(Source document):
┌────────

Likewise, Rousey, 27, believes she had her best training camp since joining the UFC ranks, with just the right amount of time in between fights and the right amount of media attention and outside projects to balance. Thus, while many in the media have been more interested in possible future matchups for Rousey with the likes of Gina Carano or Cristiano “Cyborg” Santos or talking about Rousey’s upcoming roles in movies such as “The Expendables 3” and “Entourage,” the only women’s champion the UFC has ever known has been steadfast in focusing on a contender who she believes is as formidable as she is overlooked.

“I think that her muay Thai is just as good as her jiu jitsu,” said Rousey on Friday at a UFC media luncheon. “This is also the first jiu jitsu black belt I’ve ever come up against and being that I’m known for my armbar and my ground game, it’ll be very interesting to see how the styles of judo and jiu jitsu really match up against each other, because styles make fights and I’ve never come up against this style combination before.”

In her three-fight tenure under the UFC banner, though, Davis has largely built a reputation for being a grinder, earning a trio of decision wins in hard-fought affairs against Rosi Sexton, Liz Carmouche and Jessica Eye.

“Alexis Davis is a very durable fighter. She can take punches. She has a lot of experience,” said Tarverdyan, adding that he knows Davis will come in well-prepared for the bout. “Anybody who fights Ronda, I know they’re training their ass off.”

In a UFC women’s division not yet two years removed from Rousey winning the first female fight in company history against Carmouche in February of 2013, Davis and Rousey are the only two female competitors to boast three victories in the octagon. They took considerably different routes to get there, though.

Davis, who’s won five straight, has won twice via knockout, seven times by submission and seven times gotten the decision nod in her career. In utterly decisive fashion, Rousey has finished every opponent she’s faced, winning eight of her fights with her signature armbar until stopping Sara McMann in February at UFC 170 with a first-round technical knockout emanating with a crushing knee to the liver.

“She’s been dropping champions in the gym,” Tarverdyan said. “To the body and the head. She has power in both hands now. Everything is at an elite level.”

In all, Rousey has spent 24 minutes 32 seconds in the cage fighting over a span of nine career bouts, which is five minutes and change less than Davis has battled in just her last two fights combined.

└────────

(Collected data):

┌────────

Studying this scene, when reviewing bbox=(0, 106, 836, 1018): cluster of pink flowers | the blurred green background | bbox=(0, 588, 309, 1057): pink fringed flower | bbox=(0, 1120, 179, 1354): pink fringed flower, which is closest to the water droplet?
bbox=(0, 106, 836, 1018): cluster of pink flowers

└────────

(Task set):
#1 In the article on Rousey and Davis, who did Rousey beat in the first female fight in UFC history, and when?
#2 Translate this sentence from the article on Rousey and Davis into Spanish: "They took considerably different routes to get there, though."
#3 From the article on Rousey and Davis, list every fighter named as either a past opponent of Rousey or Davis or a possible future opponent for Rousey.

(Answers by task):
#1 She beat Liz Carmouche in February of 2013.

#2 Sin embargo, tomaron caminos considerablemente distintos para llegar allí.

#3
- Gina Carano
- Cristiano "Cyborg" Santos
- Rosi Sexton
- Liz Carmouche
- Jessica Eye
- Sara McMann